::: Selected extract :::

{{DISPLAYTITLE:Gi alpha subunit}}

Gi protein alpha subunit is a family of heterotrimeric G protein alpha subunits. This family is also commonly called the Gi/o (Gi /Go ) family or Gi/o/z/t family to include closely related family members. G alpha subunits may be referred to as Gi alpha, Gαi, or Giα.

Family members 
There are four distinct subtypes of alpha subunits in the Gi/o/z/t alpha subunit family that define four families of heterotrimeric G proteins: 
 Gi proteins: Gi1α, Gi2α, and Gi3α
 Go protein: Goα (in mouse there is alternative splicing to generate Go1α and Go2α)
 Gz protein: Gzα
 Transducins (Gt proteins): Gt1α, Gt2α, Gt3α

Giα proteins

Gi1α  
Gi1α is encoded by the gene GNAI1.

Gi2α  
Gi2α is encoded by the gene GNAI2.

Gi3α  
Gi3α is encoded by the gene GNAI3.

Goα protein  
Go1α is encoded by the gene GNAO1.

Gzα protein 
Gzα is encoded by the gene GNAZ.

Transducin proteins

Gt1α 
Transducin/Gt1α is encoded by the gene GNAT1.

Gt2α 
Transducin 2/Gt2α is encoded by the gene GNAT2.

Gt3α 

Gustducin/Gt3α is encoded by the gene GNAT3.

Function 

The general function of Gi/o/z/t is to activate intracellular signaling pathways in response to activation of cell surface  G protein-coupled receptors (GPCRs). GPCRs function as part of a three-component system of receptor-transducer-effector. The transducer in this system is a heterotrimeric G protein, composed of three subunits: a Gα protein such as Giα, and a complex of two tightly linked proteins called Gβ and Gγ in a Gβγ complex. When not stimulated by a receptor, Gα is bound to GDP and to Gβγ to form the inactive G protein trimer. When the receptor binds an activating ligand outside the cell (such as a hormone or neurotransmitter), the activated receptor acts as a guanine nucleotide exchange factor to promote GDP release from and GTP binding to Gα, which drives dissociation of GTP-bound Gα from Gβγ. GTP-bound Gα and Gβγ are then freed to activate their respective downstream signaling enzymes.

::: Data to examine :::

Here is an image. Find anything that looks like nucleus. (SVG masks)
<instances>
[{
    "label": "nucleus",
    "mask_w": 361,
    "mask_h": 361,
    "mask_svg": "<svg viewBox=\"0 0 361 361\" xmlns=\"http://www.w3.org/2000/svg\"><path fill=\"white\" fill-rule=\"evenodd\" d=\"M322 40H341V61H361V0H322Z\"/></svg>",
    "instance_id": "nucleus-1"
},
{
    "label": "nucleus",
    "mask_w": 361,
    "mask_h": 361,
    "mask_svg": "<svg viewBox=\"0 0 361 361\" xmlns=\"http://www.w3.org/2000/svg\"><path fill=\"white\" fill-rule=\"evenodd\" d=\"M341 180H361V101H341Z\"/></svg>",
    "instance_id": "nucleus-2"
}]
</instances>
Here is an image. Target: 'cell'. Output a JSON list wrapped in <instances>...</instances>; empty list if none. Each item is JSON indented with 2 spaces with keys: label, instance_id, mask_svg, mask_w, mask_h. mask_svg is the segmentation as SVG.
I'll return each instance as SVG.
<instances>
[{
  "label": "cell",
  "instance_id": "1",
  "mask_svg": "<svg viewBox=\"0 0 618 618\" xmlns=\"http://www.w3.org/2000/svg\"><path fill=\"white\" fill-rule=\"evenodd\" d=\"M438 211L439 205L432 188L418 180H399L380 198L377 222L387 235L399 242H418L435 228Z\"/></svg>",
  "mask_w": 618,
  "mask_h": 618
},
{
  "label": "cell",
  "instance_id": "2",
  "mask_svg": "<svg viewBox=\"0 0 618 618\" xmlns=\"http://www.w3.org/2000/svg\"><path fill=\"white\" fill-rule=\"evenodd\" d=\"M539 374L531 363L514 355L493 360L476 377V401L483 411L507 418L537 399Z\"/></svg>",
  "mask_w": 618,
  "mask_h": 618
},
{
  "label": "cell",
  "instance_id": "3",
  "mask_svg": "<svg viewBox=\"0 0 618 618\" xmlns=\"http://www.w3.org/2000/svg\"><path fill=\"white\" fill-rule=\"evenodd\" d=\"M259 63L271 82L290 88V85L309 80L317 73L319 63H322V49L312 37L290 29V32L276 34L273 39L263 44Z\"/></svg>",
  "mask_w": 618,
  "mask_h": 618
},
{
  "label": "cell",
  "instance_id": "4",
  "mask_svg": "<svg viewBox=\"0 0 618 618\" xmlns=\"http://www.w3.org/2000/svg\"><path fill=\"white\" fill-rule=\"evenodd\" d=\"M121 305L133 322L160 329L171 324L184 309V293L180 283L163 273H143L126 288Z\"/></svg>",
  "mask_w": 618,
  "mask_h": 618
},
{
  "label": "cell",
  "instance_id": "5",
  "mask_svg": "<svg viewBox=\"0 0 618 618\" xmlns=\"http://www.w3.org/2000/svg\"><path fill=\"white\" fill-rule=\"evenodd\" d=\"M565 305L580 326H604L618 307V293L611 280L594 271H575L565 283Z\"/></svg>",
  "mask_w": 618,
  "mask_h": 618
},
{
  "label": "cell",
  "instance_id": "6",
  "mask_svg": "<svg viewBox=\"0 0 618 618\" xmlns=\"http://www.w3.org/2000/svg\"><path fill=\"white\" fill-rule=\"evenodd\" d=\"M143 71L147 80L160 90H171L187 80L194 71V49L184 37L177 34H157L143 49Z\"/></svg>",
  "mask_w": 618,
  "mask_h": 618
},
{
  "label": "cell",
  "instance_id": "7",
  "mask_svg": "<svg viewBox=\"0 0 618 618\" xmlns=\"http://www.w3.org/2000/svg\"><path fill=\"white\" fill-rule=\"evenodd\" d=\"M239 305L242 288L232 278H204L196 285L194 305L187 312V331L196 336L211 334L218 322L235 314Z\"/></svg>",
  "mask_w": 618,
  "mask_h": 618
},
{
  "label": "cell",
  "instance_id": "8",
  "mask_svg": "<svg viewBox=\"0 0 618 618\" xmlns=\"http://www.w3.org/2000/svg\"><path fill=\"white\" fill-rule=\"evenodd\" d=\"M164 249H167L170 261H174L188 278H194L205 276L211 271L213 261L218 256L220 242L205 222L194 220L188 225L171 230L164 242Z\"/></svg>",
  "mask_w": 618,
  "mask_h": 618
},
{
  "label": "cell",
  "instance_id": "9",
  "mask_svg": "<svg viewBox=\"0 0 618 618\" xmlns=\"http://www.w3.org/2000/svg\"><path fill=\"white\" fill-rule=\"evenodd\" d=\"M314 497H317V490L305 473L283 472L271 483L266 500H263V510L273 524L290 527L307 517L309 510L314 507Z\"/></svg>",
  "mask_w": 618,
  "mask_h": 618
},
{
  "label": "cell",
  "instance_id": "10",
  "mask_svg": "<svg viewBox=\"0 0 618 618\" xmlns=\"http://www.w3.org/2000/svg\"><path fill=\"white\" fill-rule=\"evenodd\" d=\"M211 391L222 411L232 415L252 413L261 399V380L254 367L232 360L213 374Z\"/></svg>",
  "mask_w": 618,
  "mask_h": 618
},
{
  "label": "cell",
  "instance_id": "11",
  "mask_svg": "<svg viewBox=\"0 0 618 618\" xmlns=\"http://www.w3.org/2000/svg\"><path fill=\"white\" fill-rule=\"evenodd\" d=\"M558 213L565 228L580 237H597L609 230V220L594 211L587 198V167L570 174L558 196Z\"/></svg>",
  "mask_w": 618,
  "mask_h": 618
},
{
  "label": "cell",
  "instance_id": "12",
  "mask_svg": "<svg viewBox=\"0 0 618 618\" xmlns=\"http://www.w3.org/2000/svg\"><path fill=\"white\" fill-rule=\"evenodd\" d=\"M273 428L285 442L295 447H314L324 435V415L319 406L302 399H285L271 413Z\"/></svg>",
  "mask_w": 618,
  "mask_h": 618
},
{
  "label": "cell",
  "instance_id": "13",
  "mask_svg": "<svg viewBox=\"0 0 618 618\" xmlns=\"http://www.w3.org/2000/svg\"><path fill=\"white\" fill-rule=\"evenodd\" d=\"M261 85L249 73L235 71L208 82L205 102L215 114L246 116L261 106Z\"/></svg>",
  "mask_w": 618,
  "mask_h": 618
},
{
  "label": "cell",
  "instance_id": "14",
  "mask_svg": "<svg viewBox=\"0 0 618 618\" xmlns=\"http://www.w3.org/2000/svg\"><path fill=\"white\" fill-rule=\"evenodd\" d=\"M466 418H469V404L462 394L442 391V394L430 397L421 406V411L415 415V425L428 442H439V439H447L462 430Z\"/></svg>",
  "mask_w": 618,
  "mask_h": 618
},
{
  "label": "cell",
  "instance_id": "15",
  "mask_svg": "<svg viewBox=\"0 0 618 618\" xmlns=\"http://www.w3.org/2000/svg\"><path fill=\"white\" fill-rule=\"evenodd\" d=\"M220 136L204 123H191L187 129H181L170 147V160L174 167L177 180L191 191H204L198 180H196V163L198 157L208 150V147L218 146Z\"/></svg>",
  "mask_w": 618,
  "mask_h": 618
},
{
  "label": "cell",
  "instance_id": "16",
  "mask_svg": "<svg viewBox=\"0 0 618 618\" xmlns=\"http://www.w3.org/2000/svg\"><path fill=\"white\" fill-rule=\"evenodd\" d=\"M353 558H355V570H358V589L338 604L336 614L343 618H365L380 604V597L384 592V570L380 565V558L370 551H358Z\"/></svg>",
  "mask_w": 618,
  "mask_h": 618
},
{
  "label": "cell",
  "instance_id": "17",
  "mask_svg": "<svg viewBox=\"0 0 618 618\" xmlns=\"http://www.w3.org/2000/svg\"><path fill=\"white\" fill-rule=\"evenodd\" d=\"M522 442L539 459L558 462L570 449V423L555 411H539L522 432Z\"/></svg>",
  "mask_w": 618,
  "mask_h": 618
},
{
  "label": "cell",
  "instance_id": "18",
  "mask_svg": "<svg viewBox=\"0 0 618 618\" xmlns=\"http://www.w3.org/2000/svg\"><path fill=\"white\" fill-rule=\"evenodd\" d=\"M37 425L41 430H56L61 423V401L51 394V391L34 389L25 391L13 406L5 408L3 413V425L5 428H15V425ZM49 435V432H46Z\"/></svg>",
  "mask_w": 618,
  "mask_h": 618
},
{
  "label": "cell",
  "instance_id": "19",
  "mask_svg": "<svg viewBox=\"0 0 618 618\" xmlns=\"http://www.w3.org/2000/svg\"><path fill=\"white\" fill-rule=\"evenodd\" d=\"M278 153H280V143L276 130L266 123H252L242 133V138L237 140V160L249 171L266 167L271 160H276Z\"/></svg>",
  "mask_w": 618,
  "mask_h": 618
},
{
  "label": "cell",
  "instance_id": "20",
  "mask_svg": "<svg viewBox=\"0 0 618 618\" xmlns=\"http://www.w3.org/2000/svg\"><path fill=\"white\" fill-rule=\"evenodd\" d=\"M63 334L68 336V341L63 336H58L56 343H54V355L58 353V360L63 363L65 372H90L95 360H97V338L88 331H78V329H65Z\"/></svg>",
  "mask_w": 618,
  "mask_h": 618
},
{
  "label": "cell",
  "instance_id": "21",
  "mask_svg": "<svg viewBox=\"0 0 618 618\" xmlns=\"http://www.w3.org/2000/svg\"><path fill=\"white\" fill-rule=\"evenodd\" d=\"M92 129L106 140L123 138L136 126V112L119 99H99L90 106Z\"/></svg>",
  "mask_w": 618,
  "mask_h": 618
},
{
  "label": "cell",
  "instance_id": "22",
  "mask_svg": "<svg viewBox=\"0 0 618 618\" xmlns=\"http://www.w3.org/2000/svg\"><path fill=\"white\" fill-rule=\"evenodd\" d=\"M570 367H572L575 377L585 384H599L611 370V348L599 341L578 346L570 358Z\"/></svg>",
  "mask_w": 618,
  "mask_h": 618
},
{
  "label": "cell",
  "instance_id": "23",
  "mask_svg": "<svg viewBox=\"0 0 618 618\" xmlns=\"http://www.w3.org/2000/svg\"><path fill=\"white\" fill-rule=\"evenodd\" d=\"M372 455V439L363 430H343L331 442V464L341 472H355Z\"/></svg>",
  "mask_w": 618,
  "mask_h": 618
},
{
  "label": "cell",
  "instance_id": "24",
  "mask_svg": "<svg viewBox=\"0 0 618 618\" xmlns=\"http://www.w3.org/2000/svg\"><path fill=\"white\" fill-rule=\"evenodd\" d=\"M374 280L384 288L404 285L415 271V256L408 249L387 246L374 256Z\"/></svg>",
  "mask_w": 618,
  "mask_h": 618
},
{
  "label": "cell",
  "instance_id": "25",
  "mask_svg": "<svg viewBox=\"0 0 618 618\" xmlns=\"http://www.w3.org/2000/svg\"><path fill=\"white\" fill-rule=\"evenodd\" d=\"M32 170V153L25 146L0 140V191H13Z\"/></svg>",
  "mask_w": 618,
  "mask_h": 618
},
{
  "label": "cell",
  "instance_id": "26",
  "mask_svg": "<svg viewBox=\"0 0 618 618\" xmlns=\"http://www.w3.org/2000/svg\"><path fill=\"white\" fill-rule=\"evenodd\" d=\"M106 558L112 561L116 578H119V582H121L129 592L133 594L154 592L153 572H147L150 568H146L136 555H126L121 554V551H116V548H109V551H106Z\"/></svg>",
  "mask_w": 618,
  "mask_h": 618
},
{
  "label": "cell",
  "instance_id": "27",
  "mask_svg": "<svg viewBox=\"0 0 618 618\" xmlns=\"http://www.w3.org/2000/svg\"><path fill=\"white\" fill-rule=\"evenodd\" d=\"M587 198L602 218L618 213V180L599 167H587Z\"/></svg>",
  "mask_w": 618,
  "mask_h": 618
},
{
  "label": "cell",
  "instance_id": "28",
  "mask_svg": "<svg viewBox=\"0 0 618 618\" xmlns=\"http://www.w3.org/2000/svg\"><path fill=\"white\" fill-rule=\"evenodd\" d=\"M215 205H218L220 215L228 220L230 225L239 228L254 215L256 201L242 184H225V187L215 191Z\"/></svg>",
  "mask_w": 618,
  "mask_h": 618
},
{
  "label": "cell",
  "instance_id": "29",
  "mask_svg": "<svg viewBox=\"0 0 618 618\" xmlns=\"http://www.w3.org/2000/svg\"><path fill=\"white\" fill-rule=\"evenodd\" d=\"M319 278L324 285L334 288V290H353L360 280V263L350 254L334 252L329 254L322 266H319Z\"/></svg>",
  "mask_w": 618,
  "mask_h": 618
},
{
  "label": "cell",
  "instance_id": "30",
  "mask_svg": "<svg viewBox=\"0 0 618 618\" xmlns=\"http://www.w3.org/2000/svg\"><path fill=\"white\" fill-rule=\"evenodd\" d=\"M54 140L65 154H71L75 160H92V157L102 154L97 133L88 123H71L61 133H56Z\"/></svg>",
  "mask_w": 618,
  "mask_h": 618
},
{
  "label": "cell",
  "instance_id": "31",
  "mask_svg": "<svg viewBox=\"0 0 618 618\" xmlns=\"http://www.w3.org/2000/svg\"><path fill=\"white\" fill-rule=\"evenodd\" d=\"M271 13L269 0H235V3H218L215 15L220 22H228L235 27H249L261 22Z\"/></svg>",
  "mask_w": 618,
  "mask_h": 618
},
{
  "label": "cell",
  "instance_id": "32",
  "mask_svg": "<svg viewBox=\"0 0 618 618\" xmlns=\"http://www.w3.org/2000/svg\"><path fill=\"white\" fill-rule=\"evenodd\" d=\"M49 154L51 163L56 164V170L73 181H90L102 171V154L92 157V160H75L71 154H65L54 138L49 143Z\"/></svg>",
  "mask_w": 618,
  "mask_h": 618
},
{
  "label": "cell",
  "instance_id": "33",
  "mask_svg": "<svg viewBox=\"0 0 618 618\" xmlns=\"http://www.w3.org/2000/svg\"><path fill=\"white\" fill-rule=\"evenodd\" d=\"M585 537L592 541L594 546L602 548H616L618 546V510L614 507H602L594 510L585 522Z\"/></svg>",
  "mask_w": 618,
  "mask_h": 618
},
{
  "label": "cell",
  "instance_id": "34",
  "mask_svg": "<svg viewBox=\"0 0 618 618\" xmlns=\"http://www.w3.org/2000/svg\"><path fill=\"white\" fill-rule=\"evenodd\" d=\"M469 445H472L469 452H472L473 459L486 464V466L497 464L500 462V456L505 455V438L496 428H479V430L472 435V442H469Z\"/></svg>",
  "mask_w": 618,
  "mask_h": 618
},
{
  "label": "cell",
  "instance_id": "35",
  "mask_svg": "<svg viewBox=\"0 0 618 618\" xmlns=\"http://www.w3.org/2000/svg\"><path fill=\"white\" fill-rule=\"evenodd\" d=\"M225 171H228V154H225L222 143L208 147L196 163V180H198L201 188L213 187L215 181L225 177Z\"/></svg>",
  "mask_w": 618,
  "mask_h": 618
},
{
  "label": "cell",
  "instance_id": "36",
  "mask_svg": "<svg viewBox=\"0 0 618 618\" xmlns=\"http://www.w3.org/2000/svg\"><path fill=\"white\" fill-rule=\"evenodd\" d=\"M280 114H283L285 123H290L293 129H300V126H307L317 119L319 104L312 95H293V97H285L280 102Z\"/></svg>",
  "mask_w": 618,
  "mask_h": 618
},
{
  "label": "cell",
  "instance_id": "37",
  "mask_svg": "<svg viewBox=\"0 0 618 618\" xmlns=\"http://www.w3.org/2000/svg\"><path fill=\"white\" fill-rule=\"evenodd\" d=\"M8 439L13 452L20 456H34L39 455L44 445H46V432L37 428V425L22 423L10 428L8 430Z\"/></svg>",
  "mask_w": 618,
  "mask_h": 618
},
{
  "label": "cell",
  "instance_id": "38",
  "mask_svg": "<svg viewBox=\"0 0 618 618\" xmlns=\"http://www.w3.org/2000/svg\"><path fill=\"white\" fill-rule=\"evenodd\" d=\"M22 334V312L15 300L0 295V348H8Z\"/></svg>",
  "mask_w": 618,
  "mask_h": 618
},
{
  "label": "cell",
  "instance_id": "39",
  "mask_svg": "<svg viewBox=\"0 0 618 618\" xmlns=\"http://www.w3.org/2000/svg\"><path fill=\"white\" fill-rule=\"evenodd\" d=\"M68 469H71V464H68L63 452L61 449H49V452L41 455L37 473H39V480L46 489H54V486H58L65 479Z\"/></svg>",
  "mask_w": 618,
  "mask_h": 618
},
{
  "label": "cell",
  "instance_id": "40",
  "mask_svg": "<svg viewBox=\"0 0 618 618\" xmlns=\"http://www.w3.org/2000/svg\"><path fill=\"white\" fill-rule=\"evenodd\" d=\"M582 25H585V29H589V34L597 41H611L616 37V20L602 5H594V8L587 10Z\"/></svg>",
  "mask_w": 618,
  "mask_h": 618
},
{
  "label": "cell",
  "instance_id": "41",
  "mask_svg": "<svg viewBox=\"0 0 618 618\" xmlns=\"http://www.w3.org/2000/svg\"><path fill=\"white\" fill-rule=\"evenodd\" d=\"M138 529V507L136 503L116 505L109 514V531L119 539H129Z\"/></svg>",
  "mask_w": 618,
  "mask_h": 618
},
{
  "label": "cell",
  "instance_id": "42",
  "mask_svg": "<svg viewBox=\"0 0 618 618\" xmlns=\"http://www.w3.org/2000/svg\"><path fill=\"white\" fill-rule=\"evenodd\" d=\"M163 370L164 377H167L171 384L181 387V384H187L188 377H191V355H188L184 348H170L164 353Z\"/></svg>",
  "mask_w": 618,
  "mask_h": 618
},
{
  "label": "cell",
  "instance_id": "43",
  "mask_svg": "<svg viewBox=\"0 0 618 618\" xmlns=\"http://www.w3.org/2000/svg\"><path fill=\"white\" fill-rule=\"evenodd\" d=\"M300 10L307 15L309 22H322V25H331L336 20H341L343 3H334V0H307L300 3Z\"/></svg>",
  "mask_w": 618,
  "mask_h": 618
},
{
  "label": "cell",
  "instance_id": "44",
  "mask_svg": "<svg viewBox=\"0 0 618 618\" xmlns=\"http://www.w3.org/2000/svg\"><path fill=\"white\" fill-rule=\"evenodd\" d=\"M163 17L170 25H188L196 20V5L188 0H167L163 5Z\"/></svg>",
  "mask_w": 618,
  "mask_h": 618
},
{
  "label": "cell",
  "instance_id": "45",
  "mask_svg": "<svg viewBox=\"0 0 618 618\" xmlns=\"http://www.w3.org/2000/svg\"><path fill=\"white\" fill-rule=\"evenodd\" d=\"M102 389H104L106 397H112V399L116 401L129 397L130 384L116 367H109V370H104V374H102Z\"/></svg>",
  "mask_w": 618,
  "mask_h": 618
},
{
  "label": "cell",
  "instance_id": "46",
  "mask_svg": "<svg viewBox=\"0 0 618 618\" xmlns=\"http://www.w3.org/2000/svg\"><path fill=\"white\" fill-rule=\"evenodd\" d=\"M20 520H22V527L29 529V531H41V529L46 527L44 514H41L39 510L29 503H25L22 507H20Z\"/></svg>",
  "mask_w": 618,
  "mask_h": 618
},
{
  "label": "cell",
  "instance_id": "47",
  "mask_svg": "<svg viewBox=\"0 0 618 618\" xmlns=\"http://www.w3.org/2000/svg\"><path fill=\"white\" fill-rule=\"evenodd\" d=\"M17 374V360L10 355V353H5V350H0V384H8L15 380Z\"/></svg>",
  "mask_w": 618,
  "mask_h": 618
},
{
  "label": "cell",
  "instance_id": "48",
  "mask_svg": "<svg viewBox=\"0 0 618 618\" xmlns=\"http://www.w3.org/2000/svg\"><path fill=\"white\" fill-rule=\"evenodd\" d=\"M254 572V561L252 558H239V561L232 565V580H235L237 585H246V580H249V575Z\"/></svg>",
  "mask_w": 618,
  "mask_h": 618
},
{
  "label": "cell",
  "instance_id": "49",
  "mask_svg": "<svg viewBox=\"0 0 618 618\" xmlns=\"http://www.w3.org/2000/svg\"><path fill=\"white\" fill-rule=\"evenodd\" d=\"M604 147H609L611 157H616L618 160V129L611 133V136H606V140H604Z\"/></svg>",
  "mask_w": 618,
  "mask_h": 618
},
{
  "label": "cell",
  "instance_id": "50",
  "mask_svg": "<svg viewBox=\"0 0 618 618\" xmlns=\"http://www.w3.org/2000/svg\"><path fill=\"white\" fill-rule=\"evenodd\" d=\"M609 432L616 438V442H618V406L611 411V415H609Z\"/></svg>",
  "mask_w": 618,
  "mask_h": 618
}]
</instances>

:::

**Assigned task A:**
Rewrite the portion of the Gi alpha subunit article that opens with the words "Gi protein alpha" and closes with "Go1α and Go2α)", substituting "three-subunit" for "heterotrimeric".
**Assigned task B:**
Answer these questions using the Gi alpha subunit article:
(i) Which gene encodes Gi2α?
(ii) In mouse, what does alternative splicing of Goα generate?
(iii) When not stimulated by a receptor, what is Gα bound to?
**Assigned task C:**
Carry the Gi alpha subunit article forward from its final sentence.

**Response box A:**
Gi protein alpha subunit is a family of three-subunit G protein alpha subunits. This family is also commonly called the Gi/o (Gi /Go ) family or Gi/o/z/t family to include closely related family members. G alpha subunits may be referred to as Gi alpha, Gαi, or Giα.

Family members 
There are four distinct subtypes of alpha subunits in the Gi/o/z/t alpha subunit family that define four families of three-subunit G proteins: 
 Gi proteins: Gi1α, Gi2α, and Gi3α
 Go protein: Goα (in mouse there is alternative splicing to generate Go1α and Go2α)

**Response box B:**
(i) GNAI2
(ii) Go1α and Go2α
(iii) GDP and Gβγ

**Response box C:**
Gi proteins primarily inhibit the cAMP dependent pathway by inhibiting adenylyl cyclase activity, decreasing the production of cAMP from ATP, which, in turn, results in decreased activity of cAMP-dependent protein kinase. Therefore, the ultimate effect of Gi is the inhibition of the cAMP-dependent protein kinase. The Gβγ liberated by activation of Gi and Go proteins is particularly able to activate downstream signaling to effectors such as G protein-coupled inwardly-rectifying potassium channels (GIRKs). Gi and Go proteins are substrates for pertussis toxin, produced by Bordetella pertussis, the infectious agent in Whooping cough. Pertussis toxin is an ADP-ribosylase enzyme that adds an ADP-ribose moiety to a particular cysteine residue in Giα and Goα proteins, preventing their coupling to and activation by GPCRs, thus turning off Gi and Go cell signaling pathways.

Gz proteins also can link GPCRs to inhibition of adenylyl cyclase, but Gz is distinct from Gi/Go by being insensitive to inhibition by pertussis toxin.

Gt proteins function in sensory transduction. The Transducins Gt1 and Gt2 serve to transduce signals from G protein-coupled receptors that receive light during vision. Rhodopsin in dim light night vision in retinal rod cells couples to Gt1, and color photopsins in color vision in retinal cone cells couple to Gt2, respectively. Gt3/Gustducin subunits transduce signals in the sense of taste (gustation) in taste buds by coupling to G protein-coupled receptors activated by sweet or bitter substances.

Receptors 

The following G protein-coupled receptors couple to Gi/o subunits:

 Acetylcholine M2 & M4 receptors
 Adenosine A1 & A3 receptors
 Adrenergic α2A, α2B, & α2C receptors
 Apelin receptors
 Calcium-sensing receptor
 Cannabinoid receptors (CB1 and CB2)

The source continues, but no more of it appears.